[PASSAGE PROVIDED start]

Students, engineers team up on popsicle stick bridge competition

Fifth and sixth graders from Forestview Middle School judged the structural integrity of popsicle stick bridges made by professionals.

Students stack weights on a popsicle-stick bridge while other students and adults watch.
Collin Reed helps stack weights under a popsicle-stick bridge Thursday, May 25, 2023, at Widseth in Baxter. STEM students from Forestview Middle School helped judge bridges built by Widseth staff.
Kelly Humphrey / Brainerd Dispatch

BAXTER — Lots of glue and triangle shapes are the key to building bridges.

At least popsicle stick bridges, according to middle schoolers.

Fifth and sixth graders who took part in an after-school bridge-building STEM program at Forestview Middle School this year put their knowledge to the test Thursday, May 25, judging bridges made by professionals.

For about the past decade, architects and engineers from Widseth have helped students in the science, technology, engineering and mathematics program with their bridge projects. Last year, they thought it would be fun to invite the kids out to their office in the Baxter Industrial Park to see the engineers at work.

[PASSAGE PROVIDED end]
[DATASET start]

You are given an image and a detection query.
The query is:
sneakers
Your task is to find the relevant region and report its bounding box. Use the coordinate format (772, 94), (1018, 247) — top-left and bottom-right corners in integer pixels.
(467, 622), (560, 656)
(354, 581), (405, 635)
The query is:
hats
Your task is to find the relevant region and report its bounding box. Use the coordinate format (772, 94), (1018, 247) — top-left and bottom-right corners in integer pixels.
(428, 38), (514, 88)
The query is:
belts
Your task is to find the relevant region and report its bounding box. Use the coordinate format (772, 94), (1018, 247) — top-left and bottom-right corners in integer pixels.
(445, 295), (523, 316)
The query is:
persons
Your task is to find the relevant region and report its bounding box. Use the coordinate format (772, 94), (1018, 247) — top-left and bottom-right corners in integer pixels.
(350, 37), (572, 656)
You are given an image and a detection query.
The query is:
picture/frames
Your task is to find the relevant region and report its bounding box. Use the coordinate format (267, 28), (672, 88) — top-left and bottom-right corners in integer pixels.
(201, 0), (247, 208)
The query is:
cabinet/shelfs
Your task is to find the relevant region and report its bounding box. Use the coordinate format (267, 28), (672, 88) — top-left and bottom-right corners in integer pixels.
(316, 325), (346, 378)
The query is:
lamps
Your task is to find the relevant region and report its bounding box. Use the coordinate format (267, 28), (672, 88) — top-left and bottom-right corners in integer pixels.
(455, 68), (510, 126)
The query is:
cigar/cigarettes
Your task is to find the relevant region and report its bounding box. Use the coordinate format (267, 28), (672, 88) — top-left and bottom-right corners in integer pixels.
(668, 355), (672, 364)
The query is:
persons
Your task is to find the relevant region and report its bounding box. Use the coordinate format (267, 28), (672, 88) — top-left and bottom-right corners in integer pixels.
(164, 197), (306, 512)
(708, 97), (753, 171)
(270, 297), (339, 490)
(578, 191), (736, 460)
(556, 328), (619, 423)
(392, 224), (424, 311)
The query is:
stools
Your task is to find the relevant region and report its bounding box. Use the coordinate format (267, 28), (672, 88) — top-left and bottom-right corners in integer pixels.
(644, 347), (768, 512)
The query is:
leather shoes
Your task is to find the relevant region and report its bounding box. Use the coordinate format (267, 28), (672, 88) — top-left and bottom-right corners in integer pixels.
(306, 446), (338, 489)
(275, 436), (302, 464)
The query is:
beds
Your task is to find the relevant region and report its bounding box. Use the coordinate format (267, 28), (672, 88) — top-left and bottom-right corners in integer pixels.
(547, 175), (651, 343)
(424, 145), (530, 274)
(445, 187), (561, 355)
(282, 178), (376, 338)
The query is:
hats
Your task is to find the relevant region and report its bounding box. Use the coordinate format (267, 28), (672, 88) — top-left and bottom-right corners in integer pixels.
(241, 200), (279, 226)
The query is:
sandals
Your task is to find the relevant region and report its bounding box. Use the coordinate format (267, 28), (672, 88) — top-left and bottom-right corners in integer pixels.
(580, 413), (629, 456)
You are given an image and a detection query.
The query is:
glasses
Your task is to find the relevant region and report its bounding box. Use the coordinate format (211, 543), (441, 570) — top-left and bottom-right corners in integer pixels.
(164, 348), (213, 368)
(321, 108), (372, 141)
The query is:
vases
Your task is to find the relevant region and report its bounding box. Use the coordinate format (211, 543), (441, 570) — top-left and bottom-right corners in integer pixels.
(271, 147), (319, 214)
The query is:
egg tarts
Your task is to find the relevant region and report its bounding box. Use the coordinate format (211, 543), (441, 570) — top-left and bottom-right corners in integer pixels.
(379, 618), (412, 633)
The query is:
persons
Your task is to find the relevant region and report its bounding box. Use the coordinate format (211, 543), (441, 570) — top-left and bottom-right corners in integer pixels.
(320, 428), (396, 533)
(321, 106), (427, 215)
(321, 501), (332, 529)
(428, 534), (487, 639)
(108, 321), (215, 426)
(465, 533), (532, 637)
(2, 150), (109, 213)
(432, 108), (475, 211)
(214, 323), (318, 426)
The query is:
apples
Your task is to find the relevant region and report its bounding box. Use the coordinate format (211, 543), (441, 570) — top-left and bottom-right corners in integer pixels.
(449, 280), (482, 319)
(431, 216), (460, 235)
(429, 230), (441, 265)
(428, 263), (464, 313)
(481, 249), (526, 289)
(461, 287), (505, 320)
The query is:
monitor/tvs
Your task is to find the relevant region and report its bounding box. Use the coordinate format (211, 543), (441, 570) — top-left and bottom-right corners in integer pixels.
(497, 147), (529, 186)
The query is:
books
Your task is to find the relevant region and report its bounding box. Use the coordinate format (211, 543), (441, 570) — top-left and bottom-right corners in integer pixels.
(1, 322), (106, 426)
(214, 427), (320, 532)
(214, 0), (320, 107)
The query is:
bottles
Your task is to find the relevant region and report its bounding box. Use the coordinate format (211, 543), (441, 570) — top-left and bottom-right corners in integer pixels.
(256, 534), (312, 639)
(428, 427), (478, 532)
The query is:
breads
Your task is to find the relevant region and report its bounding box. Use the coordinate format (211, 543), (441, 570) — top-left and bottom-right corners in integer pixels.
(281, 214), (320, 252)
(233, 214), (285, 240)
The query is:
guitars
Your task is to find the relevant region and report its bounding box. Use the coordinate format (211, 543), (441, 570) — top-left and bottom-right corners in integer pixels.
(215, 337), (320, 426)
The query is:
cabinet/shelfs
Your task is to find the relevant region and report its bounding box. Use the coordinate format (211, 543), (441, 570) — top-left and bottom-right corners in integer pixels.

[DATASET end]

* [TASK STATEMENT] From the article on the popsicle stick bridge competition, extract the passage starting with "Collin Reed helps" and going on through "engineers at work.". These entries were drawn from a separate source.

* [OUTPUT FOR THIS TASK]
Collin Reed helps stack weights under a popsicle-stick bridge Thursday, May 25, 2023, at Widseth in Baxter. STEM students from Forestview Middle School helped judge bridges built by Widseth staff.
Kelly Humphrey / Brainerd Dispatch

BAXTER — Lots of glue and triangle shapes are the key to building bridges.

At least popsicle stick bridges, according to middle schoolers.

Fifth and sixth graders who took part in an after-school bridge-building STEM program at Forestview Middle School this year put their knowledge to the test Thursday, May 25, judging bridges made by professionals.

For about the past decade, architects and engineers from Widseth have helped students in the science, technology, engineering and mathematics program with their bridge projects. Last year, they thought it would be fun to invite the kids out to their office in the Baxter Industrial Park to see the engineers at work.